Records contained in a dataset:
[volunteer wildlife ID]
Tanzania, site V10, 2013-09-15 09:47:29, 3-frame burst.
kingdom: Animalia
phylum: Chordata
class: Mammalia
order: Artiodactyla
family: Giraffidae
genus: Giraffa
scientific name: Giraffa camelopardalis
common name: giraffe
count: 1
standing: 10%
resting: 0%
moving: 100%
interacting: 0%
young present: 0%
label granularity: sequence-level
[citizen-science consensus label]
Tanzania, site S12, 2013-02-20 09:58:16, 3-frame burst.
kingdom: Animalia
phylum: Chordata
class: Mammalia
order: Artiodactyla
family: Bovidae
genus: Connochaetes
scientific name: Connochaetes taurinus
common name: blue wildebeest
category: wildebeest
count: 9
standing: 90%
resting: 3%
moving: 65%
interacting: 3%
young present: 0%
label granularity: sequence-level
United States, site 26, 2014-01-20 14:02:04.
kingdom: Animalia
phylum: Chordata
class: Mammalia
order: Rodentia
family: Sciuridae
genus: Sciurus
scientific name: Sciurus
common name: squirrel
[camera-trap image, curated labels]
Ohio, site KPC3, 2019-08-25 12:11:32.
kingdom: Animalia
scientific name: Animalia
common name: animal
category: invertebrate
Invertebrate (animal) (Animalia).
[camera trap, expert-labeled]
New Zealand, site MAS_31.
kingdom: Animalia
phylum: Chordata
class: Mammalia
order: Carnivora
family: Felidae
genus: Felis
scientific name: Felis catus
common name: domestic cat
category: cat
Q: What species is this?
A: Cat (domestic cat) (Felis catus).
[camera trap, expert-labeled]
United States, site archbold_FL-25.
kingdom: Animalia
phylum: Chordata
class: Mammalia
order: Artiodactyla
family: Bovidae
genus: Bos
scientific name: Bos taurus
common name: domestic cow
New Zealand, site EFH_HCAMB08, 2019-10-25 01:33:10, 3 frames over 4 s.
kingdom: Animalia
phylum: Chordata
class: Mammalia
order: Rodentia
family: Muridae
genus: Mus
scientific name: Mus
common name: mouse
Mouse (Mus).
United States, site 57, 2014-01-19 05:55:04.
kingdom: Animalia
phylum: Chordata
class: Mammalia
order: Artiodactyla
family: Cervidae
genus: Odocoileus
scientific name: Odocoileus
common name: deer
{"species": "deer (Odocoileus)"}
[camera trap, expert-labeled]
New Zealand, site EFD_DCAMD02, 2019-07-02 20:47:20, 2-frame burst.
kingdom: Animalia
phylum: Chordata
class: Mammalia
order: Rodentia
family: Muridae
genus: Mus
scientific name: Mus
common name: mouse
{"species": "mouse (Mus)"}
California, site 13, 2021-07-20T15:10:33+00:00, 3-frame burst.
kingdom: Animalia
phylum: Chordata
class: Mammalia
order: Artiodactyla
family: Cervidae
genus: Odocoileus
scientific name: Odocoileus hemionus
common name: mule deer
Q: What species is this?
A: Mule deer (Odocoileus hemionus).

▶ [The task]
Look through the records above for the word "species" and state how many lines contain it, giving the number alone.

▶ [Result]
4